TLDR
Penggunaan CGM dan wearable data dapat membantu mencegah perkembangan diabetes pada individu dengan pradiabetes. Integrasi data wearable ke dalam EHR perlu dilakukan dengan cara yang tidak membebani profesional kesehatan. Kolaborasi antara pasien dan penyedia layanan kesehatan sangat penting untuk memaksimalkan manfaat teknologi dalam perawatan pasien. Pomodo.id - Menggunakan perangkat wearable dan Continuous Glucose Monitoring (CGM) dapat menjadi alat penting dalam pencegahan diabetes dan penyakit kronis lainnya. Dengan semakin tingginya jumlah individu yang berada pada rentang pra-diabetes dan bukti yang menunjukkan efektivitas perangkat ini, kita memiliki peluang untuk meningkatkan kesehatan masyarakat secara keseluruhan.Di AS, lebih dari 115 juta orang berada pada rentang pra-diabetes, dengan 20-30% di antaranya diperkirakan akan bertransisi menjadi diabetes dalam waktu lima tahun. Dalam konteks ini, CGM dapat memainkan peran penting dalam pemantauan kadar glukosa yang membantu orang-orang untuk mencegah perkembangan diabetes lebih lanjut. Meskipun banyak orang belum diperlengkapi dengan CGM pada tahap pra-diabetes, bukti menunjukkan bahwa pemantauan berkelanjutan dapat mencegah penyakit kronis. Misalnya, perangkat seperti Dexcom G7 dan Abbott FreeStyle Libre memungkinkan integrasi data langsung ke dalam sistem rekam medis elektronik, membantu dokter dan pasien untuk mengelola informasi kesehatan dengan lebih baik.Namun, ada tantangan di balik penerapan CGM dan perangkat wearable. Saat ini, CGM biasanya tidak diresepkan untuk individu yang hanya berstatus pra-diabetes, meskipun data menunjukkan bahwa pencegahan melalui pemantauan mungkin lebih bermanfaat dalam jangka panjang. Hal ini menunjukkan ketidaksesuaian antara penyedia layanan kesehatan dan kebutuhan populasi yang berisiko. Sebagian besar orang mungkin tidak dapat menanggung biaya CGM karena kebijakan asuransi yang belum sepenuhnya mengakomodasi perangkat tersebut.Dengan praktik penggunaan CGM yang lebih luas, kita dapat berharap untuk melihat penurunan angka penyakit kronis di masa mendatang. Sebuah studi yang diadakan di Cedars-Sinai menunjukkan bahwa pasien kanker yang menggunakan pelacak kebugaran seperti Fitbit mengalami lebih sedikit kejadian buruk dan rawat inap seiring dengan peningkatan aktivitas fisik mereka. Ini menunjukkan bahwa meningkatkan aktivitas fisik melalui pelacakan yang cermat dapat memperbaiki hasil kesehatan secara keseluruhan.

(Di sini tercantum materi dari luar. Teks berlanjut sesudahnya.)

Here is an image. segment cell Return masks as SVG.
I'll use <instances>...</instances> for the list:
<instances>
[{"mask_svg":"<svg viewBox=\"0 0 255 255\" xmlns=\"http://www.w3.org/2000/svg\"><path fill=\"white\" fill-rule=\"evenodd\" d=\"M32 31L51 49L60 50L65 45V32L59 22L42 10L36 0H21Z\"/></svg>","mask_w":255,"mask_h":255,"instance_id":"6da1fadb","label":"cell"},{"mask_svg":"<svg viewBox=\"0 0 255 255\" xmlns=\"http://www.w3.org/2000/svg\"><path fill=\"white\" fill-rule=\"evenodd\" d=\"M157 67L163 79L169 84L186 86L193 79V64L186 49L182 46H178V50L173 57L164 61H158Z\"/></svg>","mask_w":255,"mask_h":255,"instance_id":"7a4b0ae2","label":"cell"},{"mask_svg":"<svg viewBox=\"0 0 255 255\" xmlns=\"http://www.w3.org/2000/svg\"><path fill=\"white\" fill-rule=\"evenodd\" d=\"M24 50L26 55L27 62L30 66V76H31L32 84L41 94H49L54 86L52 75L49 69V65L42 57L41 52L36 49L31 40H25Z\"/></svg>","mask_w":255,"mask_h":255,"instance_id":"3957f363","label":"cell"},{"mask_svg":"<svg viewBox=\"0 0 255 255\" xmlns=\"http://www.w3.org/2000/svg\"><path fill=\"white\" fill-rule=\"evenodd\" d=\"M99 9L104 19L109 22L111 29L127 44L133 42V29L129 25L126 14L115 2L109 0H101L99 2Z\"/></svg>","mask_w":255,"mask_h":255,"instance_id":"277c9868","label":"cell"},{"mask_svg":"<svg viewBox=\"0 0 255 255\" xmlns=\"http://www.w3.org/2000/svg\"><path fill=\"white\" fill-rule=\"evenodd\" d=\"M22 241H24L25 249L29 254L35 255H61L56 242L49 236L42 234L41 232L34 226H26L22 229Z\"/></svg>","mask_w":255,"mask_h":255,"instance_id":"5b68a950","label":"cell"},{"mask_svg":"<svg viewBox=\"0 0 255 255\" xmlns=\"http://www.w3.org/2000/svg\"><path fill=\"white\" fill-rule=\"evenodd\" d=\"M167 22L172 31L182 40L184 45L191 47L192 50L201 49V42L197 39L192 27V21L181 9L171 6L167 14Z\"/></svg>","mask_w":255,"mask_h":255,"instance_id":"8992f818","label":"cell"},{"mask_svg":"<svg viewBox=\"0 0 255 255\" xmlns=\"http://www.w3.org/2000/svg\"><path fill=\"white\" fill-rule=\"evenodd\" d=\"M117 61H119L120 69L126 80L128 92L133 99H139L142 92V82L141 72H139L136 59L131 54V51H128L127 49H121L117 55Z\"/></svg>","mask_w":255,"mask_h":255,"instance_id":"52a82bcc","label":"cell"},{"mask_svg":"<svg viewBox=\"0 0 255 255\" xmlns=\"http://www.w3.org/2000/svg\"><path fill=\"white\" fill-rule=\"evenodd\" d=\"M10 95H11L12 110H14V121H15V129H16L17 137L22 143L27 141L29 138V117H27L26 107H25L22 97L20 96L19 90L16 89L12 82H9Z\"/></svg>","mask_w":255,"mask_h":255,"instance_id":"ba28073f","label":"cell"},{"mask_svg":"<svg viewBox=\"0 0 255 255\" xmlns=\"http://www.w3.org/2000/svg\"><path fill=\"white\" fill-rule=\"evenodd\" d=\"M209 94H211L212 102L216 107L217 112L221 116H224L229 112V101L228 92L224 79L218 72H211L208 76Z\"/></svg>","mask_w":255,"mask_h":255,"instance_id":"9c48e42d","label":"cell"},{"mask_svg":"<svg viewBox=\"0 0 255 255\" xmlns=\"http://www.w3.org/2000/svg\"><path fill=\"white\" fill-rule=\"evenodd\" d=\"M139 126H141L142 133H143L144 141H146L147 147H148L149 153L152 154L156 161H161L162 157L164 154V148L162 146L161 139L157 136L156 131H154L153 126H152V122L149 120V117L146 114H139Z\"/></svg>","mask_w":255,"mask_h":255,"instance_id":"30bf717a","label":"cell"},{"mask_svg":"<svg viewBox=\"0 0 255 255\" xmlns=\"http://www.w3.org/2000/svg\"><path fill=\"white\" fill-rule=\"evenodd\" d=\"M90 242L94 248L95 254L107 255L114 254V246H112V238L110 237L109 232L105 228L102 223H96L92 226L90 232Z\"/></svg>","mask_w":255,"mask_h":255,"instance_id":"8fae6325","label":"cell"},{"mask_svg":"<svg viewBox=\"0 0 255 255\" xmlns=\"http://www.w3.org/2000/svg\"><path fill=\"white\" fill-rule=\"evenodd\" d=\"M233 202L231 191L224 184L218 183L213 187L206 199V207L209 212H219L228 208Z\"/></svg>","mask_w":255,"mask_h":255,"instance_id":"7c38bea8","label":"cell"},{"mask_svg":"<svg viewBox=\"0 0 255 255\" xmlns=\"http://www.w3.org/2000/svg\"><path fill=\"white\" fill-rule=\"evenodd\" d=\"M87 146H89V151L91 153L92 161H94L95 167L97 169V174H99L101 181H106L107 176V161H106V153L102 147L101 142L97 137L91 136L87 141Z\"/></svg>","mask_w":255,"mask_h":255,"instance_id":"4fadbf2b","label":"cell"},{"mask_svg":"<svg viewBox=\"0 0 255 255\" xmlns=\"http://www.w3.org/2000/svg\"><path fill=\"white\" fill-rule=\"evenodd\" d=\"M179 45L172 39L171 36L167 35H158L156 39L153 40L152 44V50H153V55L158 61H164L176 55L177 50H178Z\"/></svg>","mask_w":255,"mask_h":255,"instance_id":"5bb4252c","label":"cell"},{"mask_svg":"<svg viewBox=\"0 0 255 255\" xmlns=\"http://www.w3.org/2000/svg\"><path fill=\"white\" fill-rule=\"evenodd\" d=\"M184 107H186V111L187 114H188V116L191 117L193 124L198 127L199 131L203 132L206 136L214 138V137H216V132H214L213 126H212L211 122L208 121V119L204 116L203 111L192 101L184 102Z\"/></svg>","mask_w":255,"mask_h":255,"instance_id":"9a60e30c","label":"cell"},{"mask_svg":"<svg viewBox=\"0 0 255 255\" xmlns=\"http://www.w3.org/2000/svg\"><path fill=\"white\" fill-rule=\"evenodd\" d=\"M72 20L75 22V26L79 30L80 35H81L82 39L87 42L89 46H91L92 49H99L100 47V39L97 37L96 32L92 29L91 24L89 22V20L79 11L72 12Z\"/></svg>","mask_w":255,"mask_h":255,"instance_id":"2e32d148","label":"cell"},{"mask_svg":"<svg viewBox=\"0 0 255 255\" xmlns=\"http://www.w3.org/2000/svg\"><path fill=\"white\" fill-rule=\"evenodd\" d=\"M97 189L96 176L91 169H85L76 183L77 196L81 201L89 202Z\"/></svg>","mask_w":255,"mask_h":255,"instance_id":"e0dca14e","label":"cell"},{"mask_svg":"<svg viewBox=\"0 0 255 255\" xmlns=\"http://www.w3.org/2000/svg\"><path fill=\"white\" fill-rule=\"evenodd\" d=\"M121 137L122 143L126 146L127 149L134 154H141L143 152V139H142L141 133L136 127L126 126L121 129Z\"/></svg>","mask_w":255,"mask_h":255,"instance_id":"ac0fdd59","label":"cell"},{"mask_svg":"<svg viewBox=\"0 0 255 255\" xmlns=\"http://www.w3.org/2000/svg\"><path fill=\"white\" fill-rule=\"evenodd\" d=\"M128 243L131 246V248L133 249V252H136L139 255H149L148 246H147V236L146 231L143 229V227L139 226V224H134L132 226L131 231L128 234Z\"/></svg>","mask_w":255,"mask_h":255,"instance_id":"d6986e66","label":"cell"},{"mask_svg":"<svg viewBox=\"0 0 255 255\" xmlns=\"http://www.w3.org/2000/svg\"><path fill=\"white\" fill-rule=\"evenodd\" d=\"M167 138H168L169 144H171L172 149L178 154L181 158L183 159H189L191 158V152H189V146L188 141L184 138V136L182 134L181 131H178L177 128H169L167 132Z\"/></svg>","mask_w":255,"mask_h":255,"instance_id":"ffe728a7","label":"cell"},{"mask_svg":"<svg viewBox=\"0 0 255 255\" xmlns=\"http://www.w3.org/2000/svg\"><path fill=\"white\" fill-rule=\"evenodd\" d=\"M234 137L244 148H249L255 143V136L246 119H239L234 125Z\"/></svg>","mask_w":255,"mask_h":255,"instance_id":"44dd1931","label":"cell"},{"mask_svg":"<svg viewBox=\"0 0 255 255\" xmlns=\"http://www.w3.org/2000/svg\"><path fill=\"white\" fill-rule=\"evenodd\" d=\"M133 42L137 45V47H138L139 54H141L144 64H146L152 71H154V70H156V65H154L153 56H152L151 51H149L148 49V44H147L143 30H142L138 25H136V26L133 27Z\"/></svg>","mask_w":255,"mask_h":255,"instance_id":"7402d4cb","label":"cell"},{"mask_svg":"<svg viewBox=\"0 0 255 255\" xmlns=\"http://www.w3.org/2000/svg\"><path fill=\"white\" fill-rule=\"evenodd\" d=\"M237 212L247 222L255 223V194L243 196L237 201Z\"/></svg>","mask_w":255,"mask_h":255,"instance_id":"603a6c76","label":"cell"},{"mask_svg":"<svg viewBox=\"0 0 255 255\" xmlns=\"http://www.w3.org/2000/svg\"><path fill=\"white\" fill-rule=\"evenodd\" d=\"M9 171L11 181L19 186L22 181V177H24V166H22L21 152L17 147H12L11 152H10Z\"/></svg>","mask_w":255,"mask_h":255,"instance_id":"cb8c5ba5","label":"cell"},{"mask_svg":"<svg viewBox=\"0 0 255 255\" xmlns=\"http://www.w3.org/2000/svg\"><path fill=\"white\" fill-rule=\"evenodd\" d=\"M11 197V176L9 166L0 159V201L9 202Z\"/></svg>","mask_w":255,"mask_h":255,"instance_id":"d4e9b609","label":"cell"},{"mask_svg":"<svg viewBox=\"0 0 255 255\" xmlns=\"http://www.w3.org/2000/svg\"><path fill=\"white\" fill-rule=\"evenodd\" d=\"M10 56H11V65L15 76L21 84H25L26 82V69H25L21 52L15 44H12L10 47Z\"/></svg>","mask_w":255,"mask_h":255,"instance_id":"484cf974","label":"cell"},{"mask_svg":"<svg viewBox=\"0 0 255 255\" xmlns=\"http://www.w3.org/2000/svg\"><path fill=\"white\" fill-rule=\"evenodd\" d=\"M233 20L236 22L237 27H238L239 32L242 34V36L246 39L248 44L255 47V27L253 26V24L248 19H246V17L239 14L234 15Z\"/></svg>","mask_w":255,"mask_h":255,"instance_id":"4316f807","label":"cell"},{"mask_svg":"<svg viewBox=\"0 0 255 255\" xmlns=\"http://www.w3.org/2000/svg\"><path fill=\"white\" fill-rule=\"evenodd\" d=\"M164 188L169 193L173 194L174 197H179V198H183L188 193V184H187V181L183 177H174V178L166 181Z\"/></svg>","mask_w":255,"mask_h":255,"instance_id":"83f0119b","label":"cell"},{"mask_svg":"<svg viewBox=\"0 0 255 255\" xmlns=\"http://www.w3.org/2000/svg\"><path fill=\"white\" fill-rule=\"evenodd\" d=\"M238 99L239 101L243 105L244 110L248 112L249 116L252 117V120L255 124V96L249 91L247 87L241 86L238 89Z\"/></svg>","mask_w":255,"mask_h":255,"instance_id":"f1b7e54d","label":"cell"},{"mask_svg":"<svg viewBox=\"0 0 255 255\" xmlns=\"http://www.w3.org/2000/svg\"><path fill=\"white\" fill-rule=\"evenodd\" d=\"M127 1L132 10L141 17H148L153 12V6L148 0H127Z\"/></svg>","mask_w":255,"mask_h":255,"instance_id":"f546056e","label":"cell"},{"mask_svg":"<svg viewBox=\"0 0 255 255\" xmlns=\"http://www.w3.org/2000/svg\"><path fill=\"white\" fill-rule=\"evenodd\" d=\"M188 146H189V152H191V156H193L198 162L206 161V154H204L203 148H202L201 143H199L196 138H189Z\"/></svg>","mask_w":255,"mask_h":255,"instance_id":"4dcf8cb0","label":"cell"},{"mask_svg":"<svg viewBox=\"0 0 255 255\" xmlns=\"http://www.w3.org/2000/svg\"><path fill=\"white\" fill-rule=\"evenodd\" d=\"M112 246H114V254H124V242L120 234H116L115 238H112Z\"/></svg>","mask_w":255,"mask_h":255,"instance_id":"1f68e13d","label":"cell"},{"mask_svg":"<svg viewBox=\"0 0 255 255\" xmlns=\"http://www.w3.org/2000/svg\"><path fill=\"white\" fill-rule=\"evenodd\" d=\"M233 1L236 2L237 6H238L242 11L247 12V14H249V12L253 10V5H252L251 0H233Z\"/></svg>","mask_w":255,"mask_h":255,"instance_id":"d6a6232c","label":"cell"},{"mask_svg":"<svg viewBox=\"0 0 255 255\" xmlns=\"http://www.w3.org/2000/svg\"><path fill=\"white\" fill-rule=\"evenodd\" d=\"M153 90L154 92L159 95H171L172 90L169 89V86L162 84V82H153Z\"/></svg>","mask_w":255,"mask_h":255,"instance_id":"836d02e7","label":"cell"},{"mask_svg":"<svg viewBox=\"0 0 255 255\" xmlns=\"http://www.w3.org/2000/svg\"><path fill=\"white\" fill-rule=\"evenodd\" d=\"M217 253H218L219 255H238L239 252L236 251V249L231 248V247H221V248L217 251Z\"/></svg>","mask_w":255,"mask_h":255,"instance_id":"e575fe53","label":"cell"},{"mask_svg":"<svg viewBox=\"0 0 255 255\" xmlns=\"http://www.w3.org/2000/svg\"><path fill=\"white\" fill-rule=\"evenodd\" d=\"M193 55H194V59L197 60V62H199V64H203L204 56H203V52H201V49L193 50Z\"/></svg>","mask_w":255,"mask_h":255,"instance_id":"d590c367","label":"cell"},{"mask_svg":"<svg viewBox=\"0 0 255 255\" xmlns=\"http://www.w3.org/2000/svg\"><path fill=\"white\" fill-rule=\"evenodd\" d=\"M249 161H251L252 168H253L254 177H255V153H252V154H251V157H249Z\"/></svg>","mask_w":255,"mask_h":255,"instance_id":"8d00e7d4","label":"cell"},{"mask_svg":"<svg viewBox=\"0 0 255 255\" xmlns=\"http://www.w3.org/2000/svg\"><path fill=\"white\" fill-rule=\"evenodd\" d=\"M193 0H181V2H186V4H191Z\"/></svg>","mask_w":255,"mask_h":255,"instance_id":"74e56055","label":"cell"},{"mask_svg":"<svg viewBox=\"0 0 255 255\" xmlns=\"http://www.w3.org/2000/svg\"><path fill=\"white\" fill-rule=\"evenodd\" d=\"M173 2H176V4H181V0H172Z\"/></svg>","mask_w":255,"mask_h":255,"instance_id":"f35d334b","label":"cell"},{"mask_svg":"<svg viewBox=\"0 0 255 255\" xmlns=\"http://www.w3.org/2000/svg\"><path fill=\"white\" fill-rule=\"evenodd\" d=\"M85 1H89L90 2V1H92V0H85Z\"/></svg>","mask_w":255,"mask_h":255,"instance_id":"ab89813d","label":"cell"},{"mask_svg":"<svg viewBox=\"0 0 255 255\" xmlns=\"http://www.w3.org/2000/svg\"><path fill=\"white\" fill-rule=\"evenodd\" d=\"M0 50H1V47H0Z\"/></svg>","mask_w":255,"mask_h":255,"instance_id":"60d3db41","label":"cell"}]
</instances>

Continuous Glucose Monitoring
Continuous Glucose Monitoring (CGM) adalah sistem yang mengukur kadar glukosa dalam darah secara berkelanjutan. Data yang dikumpulkan dapat membantu pasien dan dokter dalam membuat keputusan yang lebih baik tentang pengelolaan diabetes. Banyak orang berpikir bahwa CGM hanya untuk pasien diabetes, tetapi perangkat ini juga dapat bermanfaat bagi mereka yang berada dalam rentang pra-diabetes untuk mencegah perkembangan penyakit lebih lanjut. Ini adalah mispersepsi umum yang perlu diperbaiki agar lebih banyak orang dapat memanfaatkan keuntungan dari teknologi ini.
Perkembangan terbaru dalam konteks ini adalah Trial CONNECT yang disajikan pada sesi ilmiah American Diabetes Association pada bulan Juni 2026, yang menunjukkan potensi manfaat CGM dalam mencegah diabetes. Ini membuka jalan bagi perubahan cara kita memandang penggunaan dan akses ke teknologi kesehatan. Dengan kebijakan yang tepat, ada harapan untuk menurunkan prevalensi penyakit diabetes serta meningkatkan kualitas hidup individu yang berisiko.Kunci untuk pencegahan diabetes dan penyakit kronis terletak pada integrasi teknologi ke dalam sistem kesehatan yang ada. Melalui pemanfaatan CGM dan perangkat wearable secara lebih luas serta penghapusan batasan akses, kita dapat mendorong masyarakat untuk berkontribusi pada kesehatan mereka sendiri, dan pada akhirnya, menanggulangi lonjakan penyakit kronis di Indonesia.